Advertisement

If you have an ACS member number, please enter it here so we can link this account to your membership. (optional)

ACS values your privacy. By submitting your information, you are gaining access to C&EN and subscribing to our weekly newsletter. We use the information you provide to make your reading experience better, and we will never sell your data to third party members.

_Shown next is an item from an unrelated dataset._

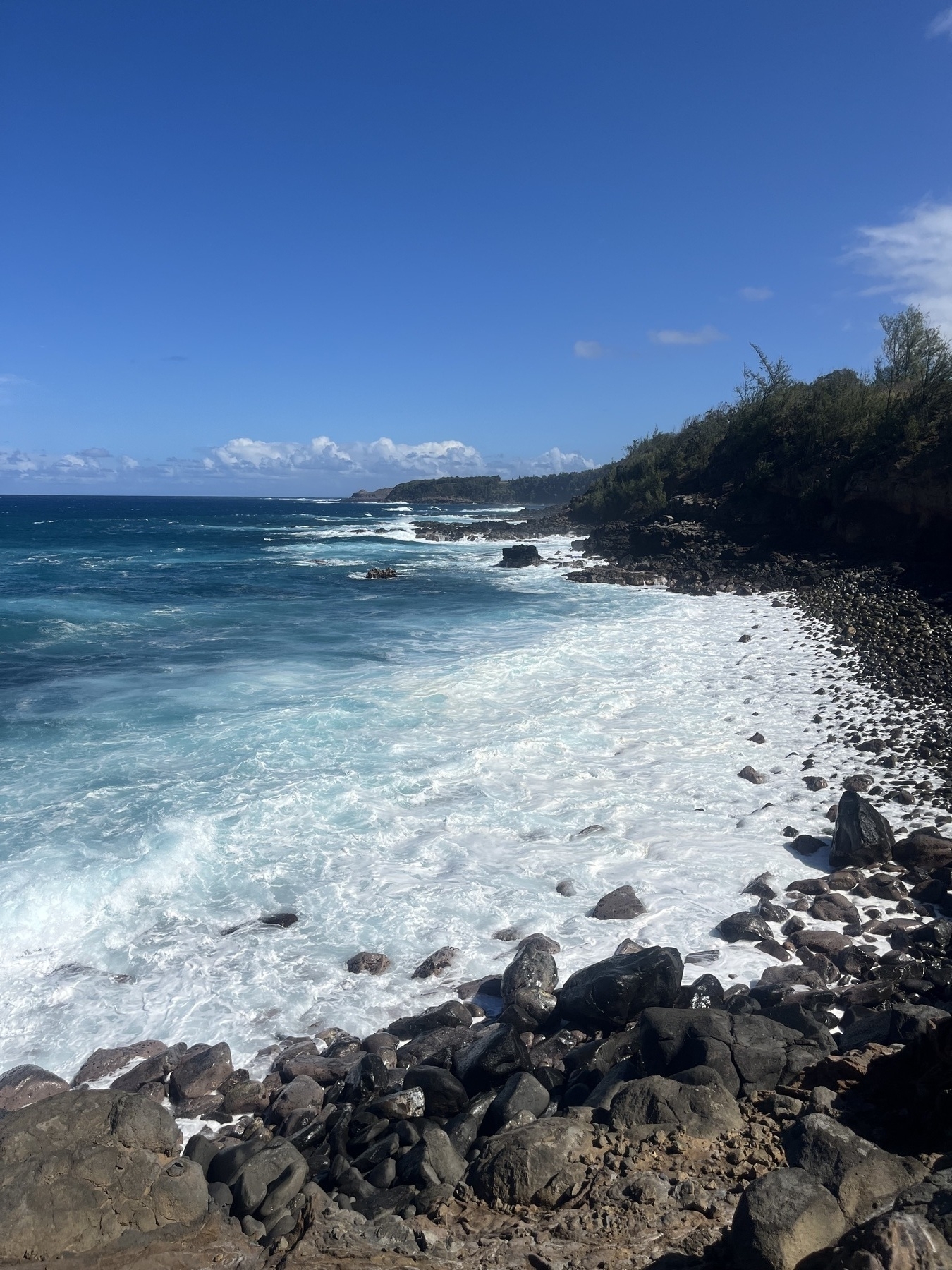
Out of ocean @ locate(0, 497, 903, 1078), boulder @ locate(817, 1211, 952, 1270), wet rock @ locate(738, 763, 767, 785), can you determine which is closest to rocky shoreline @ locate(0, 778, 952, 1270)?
boulder @ locate(817, 1211, 952, 1270)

ENJOY UNLIMITED ACCES TO C&EN

Safety

Tobacco Turmoil

FDA takes first steps to identify hazards in tobacco products and smoke

by Britt E. Erickson
June 28, 2010 | A version of this story appeared in Volume 88, Issue 26

SMOKING MACHINE
[+]Enlarge
Credit: CDC
A CDC scientist loads cigarettes into a machine that condenses and collects chemicals in smoke for analysis.
Credit: CDC
A CDC scientist loads cigarettes into a machine that condenses and collects chemicals in smoke for analysis.

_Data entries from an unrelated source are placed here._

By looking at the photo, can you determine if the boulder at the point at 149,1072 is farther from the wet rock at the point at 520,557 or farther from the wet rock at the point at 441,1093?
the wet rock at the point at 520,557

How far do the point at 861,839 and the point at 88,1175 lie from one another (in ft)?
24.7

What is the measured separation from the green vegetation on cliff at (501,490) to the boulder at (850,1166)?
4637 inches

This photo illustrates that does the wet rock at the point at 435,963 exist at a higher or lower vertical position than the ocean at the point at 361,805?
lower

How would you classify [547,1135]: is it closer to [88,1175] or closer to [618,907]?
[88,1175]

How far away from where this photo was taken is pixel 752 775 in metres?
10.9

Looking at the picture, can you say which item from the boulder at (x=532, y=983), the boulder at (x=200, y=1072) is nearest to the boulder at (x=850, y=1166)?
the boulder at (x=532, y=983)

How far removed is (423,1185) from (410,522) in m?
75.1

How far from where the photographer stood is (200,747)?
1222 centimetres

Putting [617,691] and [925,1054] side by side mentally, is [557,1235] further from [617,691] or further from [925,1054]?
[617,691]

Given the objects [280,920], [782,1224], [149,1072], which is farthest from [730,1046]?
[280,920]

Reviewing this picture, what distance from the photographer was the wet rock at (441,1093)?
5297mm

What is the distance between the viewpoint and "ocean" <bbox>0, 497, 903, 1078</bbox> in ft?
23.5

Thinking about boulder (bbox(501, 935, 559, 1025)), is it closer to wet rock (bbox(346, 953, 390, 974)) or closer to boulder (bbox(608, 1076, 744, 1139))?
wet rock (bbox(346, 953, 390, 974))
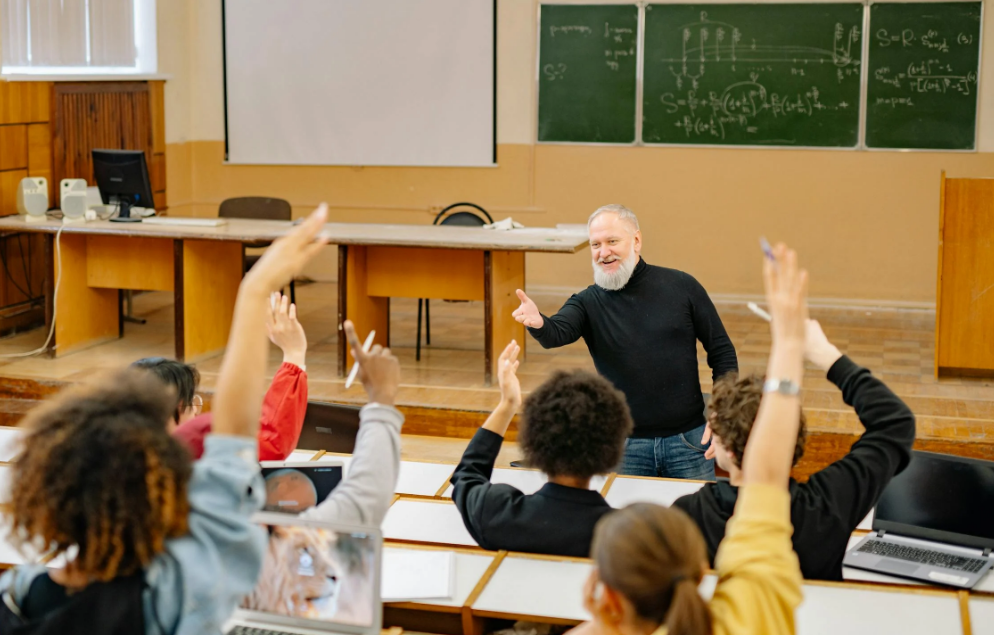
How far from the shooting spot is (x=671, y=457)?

With each puff of a cigarette, a smoker inhales more than 5,000 chemicals. And smokeless tobacco is thought to contain even more compounds. It is now up to the Food & Drug Administration to decide which of those chemicals are unsafe for human health.

As part of the Family Smoking Prevention & Tobacco Control Act, which was signed into law last year, FDA is required to develop a list of harmful or potentially harmful constituents in tobacco products and smoke by June 22, 2011. Tobacco manufacturers will then have one year to provide the agency with the quantities of each of those chemicals in their products, including smokeless tobacco, as well as in cigarette smoke. By June 22, 2012, FDA must make the information public so that consumers can compare the quantities of dangerous ingredients in one brand with those in another.

To help meet such a daunting task and to get advice from outside experts, FDA recently formed a subcommittee of its Tobacco Products Scientific Advisory Committee (TPSAC). The subcommittee met in Gaithersburg, Md., earlier this month to discuss criteria for selecting the chemicals, to develop a draft list of chemicals that FDA should consider, and to determine whether analytical methods are currently available for those chemicals.

Tobacco Hazards

FDA instructed the subcommittee to focus on chemicals that are carcinogenic, those that cause respiratory or cardiovascular problems, and those that promote addiction. But that “does not imply that FDA will not be reviewing other chemicals or chemical compounds for possible inclusion” on the list, Corinne G. Husten, senior medical adviser with FDA’s Center for Tobacco Products, told the panel.

Husten also referred to FDA’s draft guidance, published on June 10 in the Federal Register, which clarifies the meaning of harmful and potentially harmful constituents. According to that draft guidance, FDA interprets the phrase to mean “any chemical or chemical compound in a tobacco product or in tobacco smoke that is or potentially is inhaled, ingested, or absorbed into the body and that causes or has the potential to cause direct or indirect harm to users and non-users of tobacco products.”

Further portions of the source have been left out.